Sunday, June 11, 2017

The Cake and The Rain A Memoir By Jimmy Webb

The Cake and The Rain
A Memoir By Jimmy Webb

I was more interested in the subject and the exciting career he must have had before I read this book. I guess I was hoping for more in-depth, human interest stories, or just a more personal feeling. He doesn't really come through with that.

The book has a disjointed, hop back and forth through time, jauntiness about it. Chapters have dated subsections of a couple pages or so each. “1966” “1970”, etc. I think he would have been better off just going linear. The result is the impression of not following through whatever emotions the Jimmy Webb character is going through during any episode. It is hard to get involved with the feeling of empathy for Jimmy Webb as he presents himself here.
The man gets a lot, quite soon. He is wealthy just after his teen years. There is a lot of money in having written and orchestrated big hit pop recordings in the mid to late 1960s.
But given that he is a songwriter I expected to get more from the book than rather surface stories of the people he hung out with and the fancy cars and cool glider soar planes he got. He never really tells us how he feels about things. I guess he is just not the philosophical type.
There are stories, information, but not a lot by any stretch, of the business of being a major hit songwriter in the 60s-70s. He is contracted to Johnny Rivers for 7 years but his work was taking off and wanted to be on his own. So a business guy working for Rivers, the man whose job it was to tell him that it was time to sign the option for the next few months or the whole thing would be over and Jimmy free, conspired with Jimmy Webb to get him out of the contract. This is what happened and apparently they have not spoken since. It does seems quite underhanded. Johnny Rivers was a big star in the mid-1960s although one would hardly know that now.

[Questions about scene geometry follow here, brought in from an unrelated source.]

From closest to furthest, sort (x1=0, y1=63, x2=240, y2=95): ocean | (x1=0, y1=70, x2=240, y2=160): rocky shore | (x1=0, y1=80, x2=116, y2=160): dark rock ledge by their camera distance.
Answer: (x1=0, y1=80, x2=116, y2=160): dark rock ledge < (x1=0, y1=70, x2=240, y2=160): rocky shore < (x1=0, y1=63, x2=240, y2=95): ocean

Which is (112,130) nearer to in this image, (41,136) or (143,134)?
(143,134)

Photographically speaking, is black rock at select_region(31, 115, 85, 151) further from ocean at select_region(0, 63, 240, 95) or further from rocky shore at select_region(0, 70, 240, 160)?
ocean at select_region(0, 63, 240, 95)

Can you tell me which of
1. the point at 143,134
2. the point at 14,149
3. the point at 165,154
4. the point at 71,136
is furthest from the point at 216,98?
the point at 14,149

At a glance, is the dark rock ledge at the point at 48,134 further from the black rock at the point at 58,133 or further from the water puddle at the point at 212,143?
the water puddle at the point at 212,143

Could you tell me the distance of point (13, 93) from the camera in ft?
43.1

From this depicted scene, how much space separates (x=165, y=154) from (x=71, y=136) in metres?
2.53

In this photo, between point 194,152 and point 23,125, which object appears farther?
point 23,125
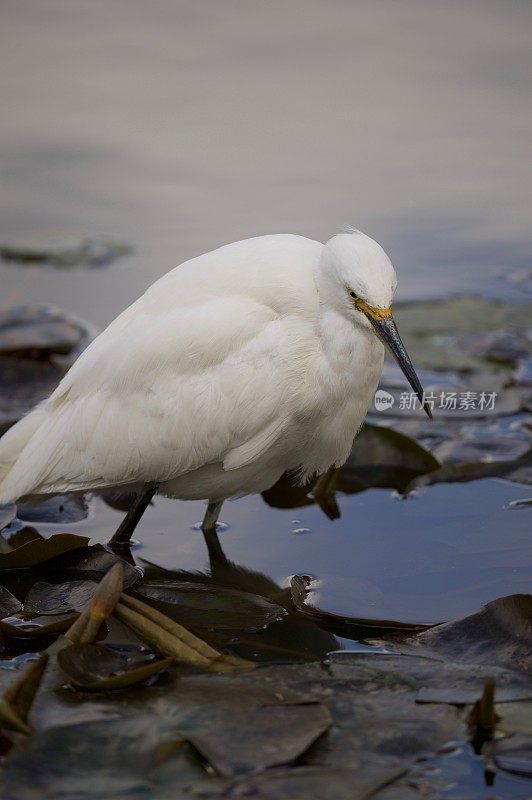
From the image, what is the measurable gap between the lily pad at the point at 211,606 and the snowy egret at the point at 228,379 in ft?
1.40

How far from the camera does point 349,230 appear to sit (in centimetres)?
395

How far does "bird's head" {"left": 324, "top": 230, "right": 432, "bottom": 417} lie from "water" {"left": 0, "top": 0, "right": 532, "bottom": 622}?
4.76 ft

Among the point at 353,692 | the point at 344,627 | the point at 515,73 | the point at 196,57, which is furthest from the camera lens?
the point at 196,57

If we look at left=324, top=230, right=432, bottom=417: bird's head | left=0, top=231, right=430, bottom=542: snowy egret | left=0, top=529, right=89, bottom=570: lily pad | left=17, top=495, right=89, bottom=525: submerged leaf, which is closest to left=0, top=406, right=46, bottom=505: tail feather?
left=0, top=231, right=430, bottom=542: snowy egret

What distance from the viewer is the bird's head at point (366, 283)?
365cm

Then he got more into the business end of things with a record company that put out Up, Up, and Away, the 5Th Dimension mega hit written by his contract songwriter Webb.
So Webb split and was successful. He got really rich and bought a high powered REAL sports car a Shelby Cobra. There are some mishaps and stories with the car. I'm like, “OK, rich First World People's Problems.”
He takes a lot of cocaine. There is a lot of cocaine in the book, and cocaine with other stars. Harry Nilsson is in more of the cocaine stories than anyone else. He was an excessive coke partner. Rock star cocaine stories are not very interesting. They usually involve spending a lot of money, trying to get more cocaine and being nasty to someone along the way.
There is a scene at the end of the book, it is 1973. Jimmy and Harry  are at a party. Harry has this stuff. Does a bunch of it, Jimmy thinks it looks funny but does a bunch which ended up being PCP and really messing him up for awhile because it was a large overdose. He can’t play the piano. Then he finally remembers he can play Amazing Grace on the piano. The end. This is not a particularly compelling drug story. Does Amazing Grace mean he is returning to the faith of his father? His dad was a Baptist preacher for a time. To me that is not exactly revealing of anything very deeply discovered in his drug adventures. More a frightened retreat, but maybe that is all that is available in the Rock Star Excessive Cocaine cliche experience.   
He doesn't tell us what happened to Harry that night, but we know that Nilsson didn’t live to be old and his career went downhill before that around the time of all this cocaine and partying with John Lennon who had separated from Yoko for a spell and had this notorious LA binge with Harry.
Jimmy Webb doesn’t tell us if he stopped taking drugs or if he only took them while singing Amazing Grace after the PCP thing. And the whole book stops in 1973. That's a really long time ago.
Anyway, it is a rather disappointing book, but it has large print and one can zip through it rapidly if curious.

There are a couple or three women who come and go in his life here up until 1973, but they are never really fleshed out as characters, we don’t get to know them at all.

There is a character called The Devil, who was a powerful radio DJ on the mid-60s and then became a pal, or hanger on, or business associate with Webb. He is the guy who suggests that Webb writer a song about a hot air balloon. They have a falling out over a woman. We never are told who The Devil is or why we are not being told. Why not just tell us? Did The Devil threaten to sue? It’s not like the betrayal over the woman story is that bad and it was many decades ago.

I think he is frustrated that he never got to be a revered singer/songwriter recording artist like Carol King of Joni Mitchell. He keep trying to make these grandly produced LPs but the sales are poor, so that type of stardom doesn’t really happen.